(Stored items)
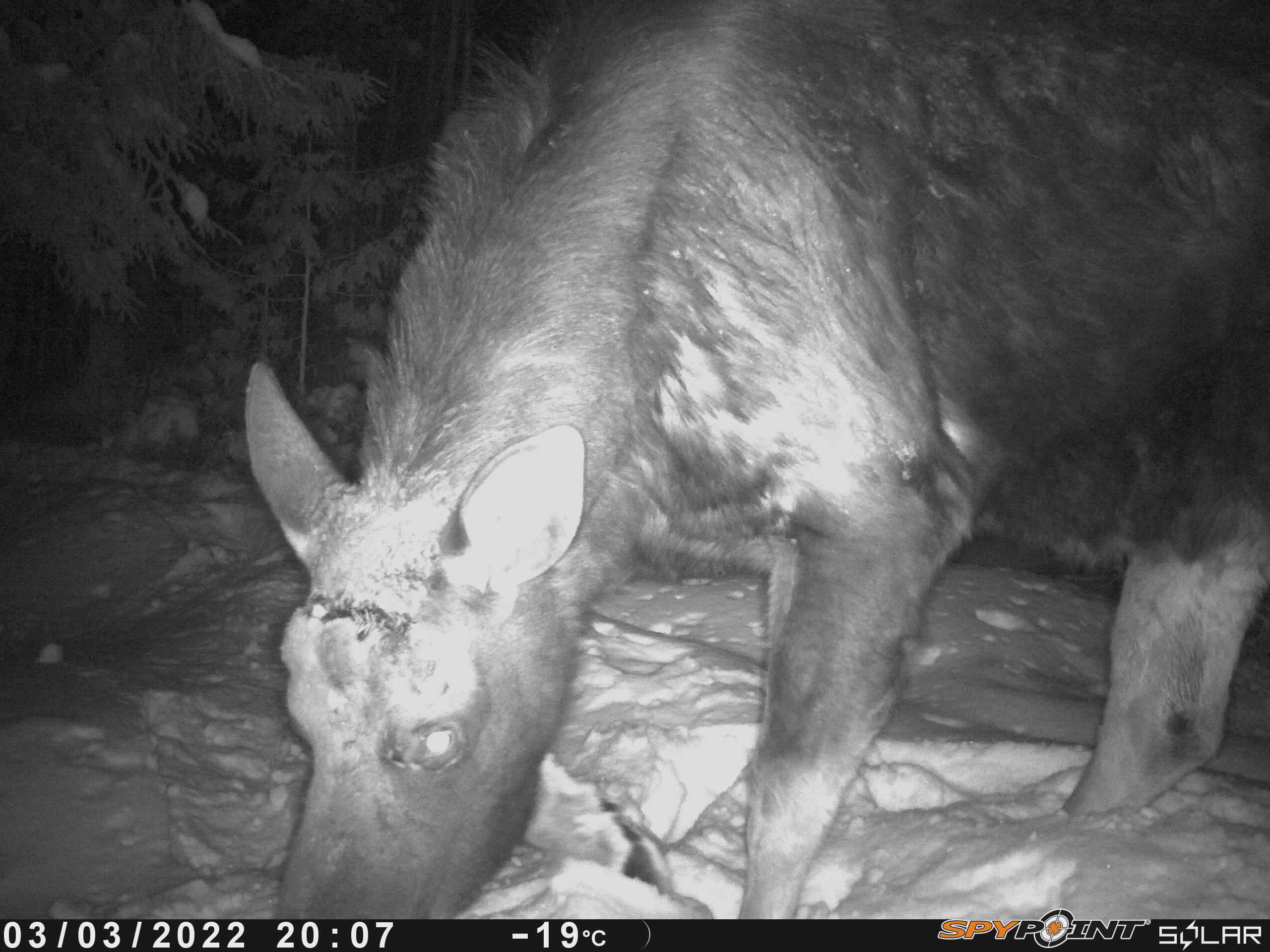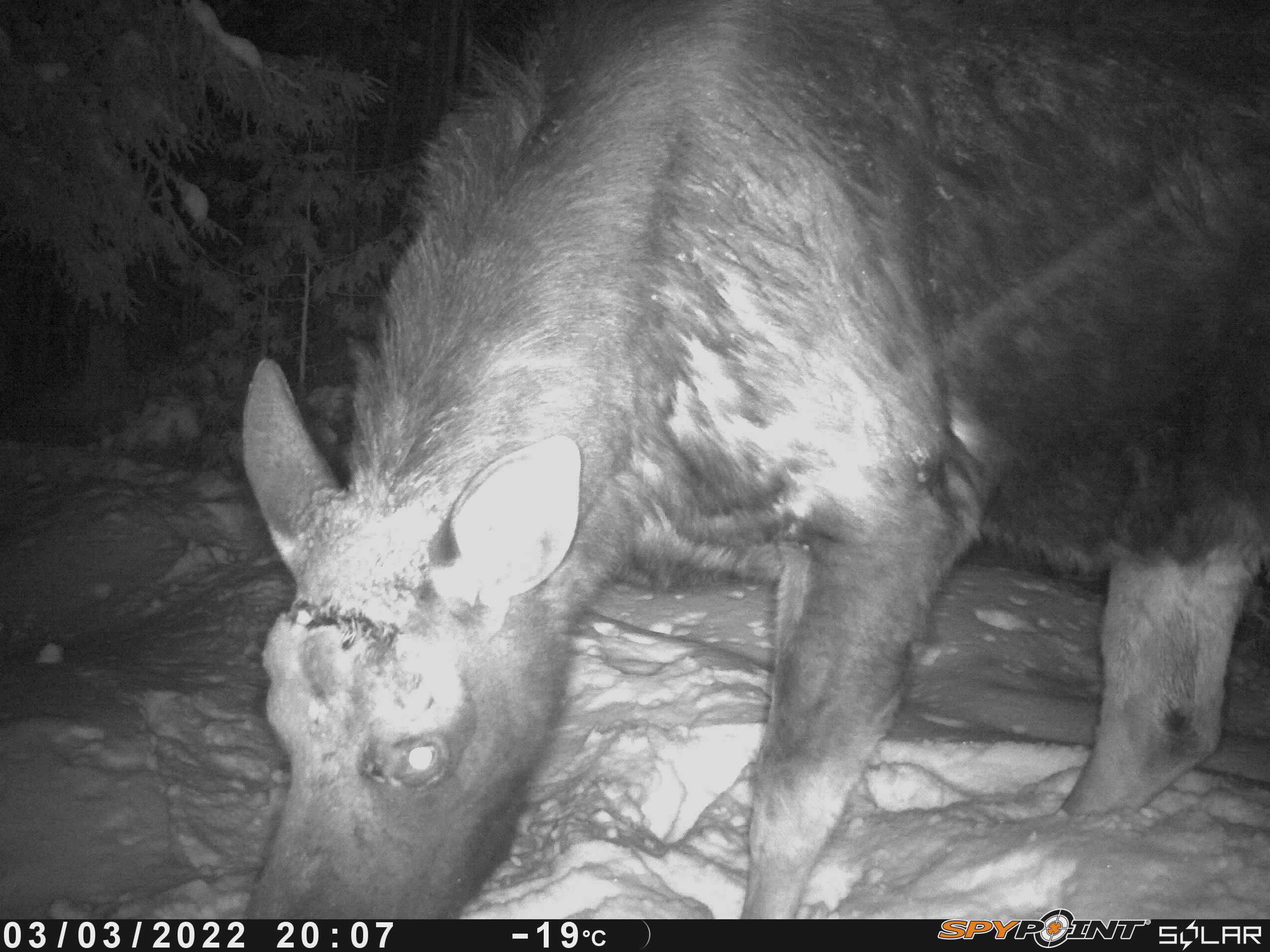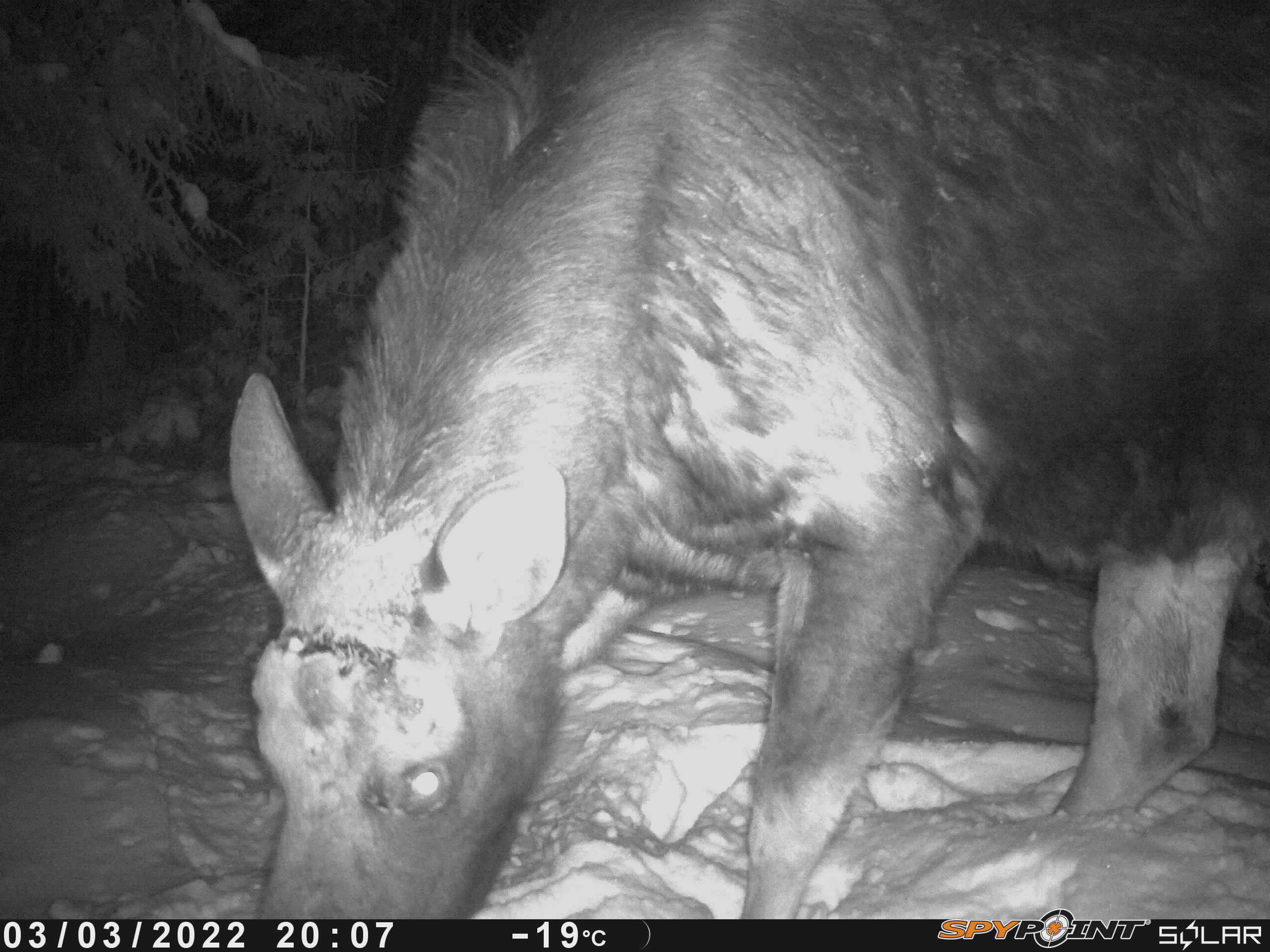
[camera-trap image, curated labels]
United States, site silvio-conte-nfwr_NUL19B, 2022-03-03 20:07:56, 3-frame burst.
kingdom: Animalia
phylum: Chordata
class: Mammalia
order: Artiodactyla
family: Cervidae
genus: Alces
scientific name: Alces alces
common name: moose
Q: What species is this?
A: Moose (Alces alces).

● Your assignment
Send back the data above word for word, with the pictures left out.

● Answer to this task
[camera-trap image, curated labels]
United States, site silvio-conte-nfwr_NUL19B, 2022-03-03 20:07:56, 3-frame burst.
kingdom: Animalia
phylum: Chordata
class: Mammalia
order: Artiodactyla
family: Cervidae
genus: Alces
scientific name: Alces alces
common name: moose
Q: What species is this?
A: Moose (Alces alces).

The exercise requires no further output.